** START Excerpted text **
Let’s Make a DIY Page-Turning Pedal for Tablets

2024-11-25

Essential Practice Gadget: Page-Turning Pedal

In today’s world, the widespread use of tablets has made it incredibly convenient to carry music scores and audio files anywhere. One of the great advantages that comes with this is the ability to use a page-turning pedal.
For musicians practicing instruments like the saxophone or guitar, where both hands are occupied, a page-turning pedal allows for smooth practice without the need to pause and manually flip through music sheets. While it may take some getting used to, these pedals are a tremendous help. Particularly, Bluetooth-enabled page-turning pedals eliminate the hassle of cables, making them a must-have accessory for hobbyist musicians.

Interestingly, with some basic knowledge of electronics, you can even build your own Bluetooth page-turning pedal using a commercially available microcontroller board (explained in detail [in this article]). In this guide, we’ll introduce how to create a DIY Bluetooth page-turning pedal using a microcontroller board equipped with the "ESP32" chip.

What We’re Building

Music scores displayed on tablets are often in image or PDF formats. Viewer apps for such files typically allow you to move to the next page using the right arrow key (→) or the Page Down (PgDn) key on a keyboard.
To create a page-turning pedal, we’ll configure a microcontroller board to act as a Bluetooth keyboard. When you press the pedal switch, it will send data mimicking the press of one of these keys. This way, the pedal can seamlessly flip pages in your music score viewer.

Materials Needed

ESP32 Microcontroller Board

［ESP32 Microcontroller Board］

The ESP32 development board comes with built-in antennas for wireless communication, including Wi-Fi and Bluetooth. It also has a user-friendly Bluetooth keyboard library, making it an excellent choice for this type of project. The board is relatively inexpensive, priced around 1,000–2,000 yen.

Note:
Make sure to use an ESP32 board with a proper certification mark ("技適マーク" in Japan). Using Bluetooth devices without this mark may violate radio wave regulations. Be careful to comply with the law.

USB Cable

Used for programming the microcontroller and powering the device.

Switch and Wires, Enclosure for Mounting

［Foot Switch］

Since the pedal will be operated with your foot, it’s ideal to use a durable switch. In this guide, we’ll repurpose an alternate switch originally designed for guitar effects pedals, along with a canned food tin.

⇒ Creating a DIY MIDI Controller

ArduinoIDE

The tool used to create and upload programs to the microcontroller. It can be downloaded from the official site.
** END Excerpted text **
** START Entries shown **
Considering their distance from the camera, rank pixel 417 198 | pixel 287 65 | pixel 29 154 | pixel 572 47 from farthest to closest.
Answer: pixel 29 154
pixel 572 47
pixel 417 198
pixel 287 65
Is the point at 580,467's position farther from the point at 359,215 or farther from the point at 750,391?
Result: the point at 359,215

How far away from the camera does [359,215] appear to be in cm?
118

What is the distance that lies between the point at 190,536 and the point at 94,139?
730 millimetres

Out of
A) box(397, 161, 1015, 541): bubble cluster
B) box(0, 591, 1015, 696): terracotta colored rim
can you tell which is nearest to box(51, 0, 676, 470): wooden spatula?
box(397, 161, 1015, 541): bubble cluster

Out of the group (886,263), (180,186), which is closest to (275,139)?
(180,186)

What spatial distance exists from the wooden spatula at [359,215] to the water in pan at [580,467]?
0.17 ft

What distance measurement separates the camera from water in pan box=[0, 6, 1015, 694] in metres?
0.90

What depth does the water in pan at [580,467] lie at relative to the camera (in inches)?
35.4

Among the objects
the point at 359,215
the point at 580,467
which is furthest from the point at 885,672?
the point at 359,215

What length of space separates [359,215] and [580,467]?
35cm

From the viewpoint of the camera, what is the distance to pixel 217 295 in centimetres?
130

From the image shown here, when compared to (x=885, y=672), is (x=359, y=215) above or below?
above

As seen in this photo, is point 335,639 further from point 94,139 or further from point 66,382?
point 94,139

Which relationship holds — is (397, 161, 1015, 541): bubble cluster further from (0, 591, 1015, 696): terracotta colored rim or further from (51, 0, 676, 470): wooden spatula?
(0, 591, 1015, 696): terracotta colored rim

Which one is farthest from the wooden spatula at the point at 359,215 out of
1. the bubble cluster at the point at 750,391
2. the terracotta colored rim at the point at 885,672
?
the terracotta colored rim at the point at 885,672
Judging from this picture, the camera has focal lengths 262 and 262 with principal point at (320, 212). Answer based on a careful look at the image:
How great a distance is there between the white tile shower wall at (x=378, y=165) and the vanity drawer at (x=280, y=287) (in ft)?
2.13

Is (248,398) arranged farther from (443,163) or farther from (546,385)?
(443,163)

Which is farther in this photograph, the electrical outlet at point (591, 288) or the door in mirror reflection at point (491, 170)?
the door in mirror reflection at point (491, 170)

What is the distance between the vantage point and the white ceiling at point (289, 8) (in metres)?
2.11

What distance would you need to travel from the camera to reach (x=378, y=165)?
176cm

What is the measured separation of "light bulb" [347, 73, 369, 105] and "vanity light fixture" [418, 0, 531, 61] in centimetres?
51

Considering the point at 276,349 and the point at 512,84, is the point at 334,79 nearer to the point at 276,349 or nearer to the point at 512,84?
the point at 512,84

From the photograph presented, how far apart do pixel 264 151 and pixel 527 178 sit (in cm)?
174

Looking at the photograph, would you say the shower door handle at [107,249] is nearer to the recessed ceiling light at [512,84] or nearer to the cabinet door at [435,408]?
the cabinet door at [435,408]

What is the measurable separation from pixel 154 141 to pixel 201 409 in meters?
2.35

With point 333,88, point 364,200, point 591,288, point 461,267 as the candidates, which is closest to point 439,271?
** END Entries shown **
> [What you need to do]:
(1) In the page-turning pedal guide, what is the approximate price of the ESP32 board?
(2) List every heading that appears under "Materials Needed" in the page-turning pedal guide.
(3) Continue the page-turning pedal guide from its last sentence onward.

> [Written answers]:
(1) Around 1,000–2,000 yen.

(2)
- ESP32 Microcontroller Board
- USB Cable
- Switch and Wires, Enclosure for Mounting
- ArduinoIDE

(3)
How to Build

Setting Up the Development Environment

Install the Arduino IDE and add libraries for the ESP32 and Bluetooth keyboard functionality. By default, the Arduino IDE does not support writing programs for the ESP32, so additional configuration is required.
This article omits the detailed steps and instead provides links to helpful resources.

■ Additional Notes on Setup
In my environment, even after configuring as described in the links, I encountered the following error during program compilation:


error: cannot convert 'std::string' {aka 'std::__cxx11::basic_string'} to 'String'

If you encounter a similar error during program compilation, it may be resolved by editing specific lines in the Arduino project folder as outlined in the provided link:https://github.com/T-vK/ESP32-BLE-Keyboard/issues/291 Modify the following lines:
Line 106 and Line 117

Error Fix Details
If the error occurs, try editing the following lines in the BleKeyboard.cpp file as described:


From:
- LINE 106: BLEDevice::init（deviceName）;
To:
	- LINE 106: BLEDevice::init（deviceName.c_str（））;
From:
- LINE 117: hid->manufacturer（）->setValue（deviceManufacturer）; 
To:
	- LINE 117: hid->manufacturer（）->setValue（deviceManufacturer.c_str（））;

Creating the Program

The following program is written to enable the ESP32 board to function as a Bluetooth keyboard. When the state of the input pin changes, it sends the "Right Arrow" keypress data. Additionally, it includes a feature to light up an LED when the Bluetooth connection is successfully established.
Input Pin: Any GPIO pin can be used. Here, GPIO 13 is chosen because it is conveniently located near the power and GND pins on my board.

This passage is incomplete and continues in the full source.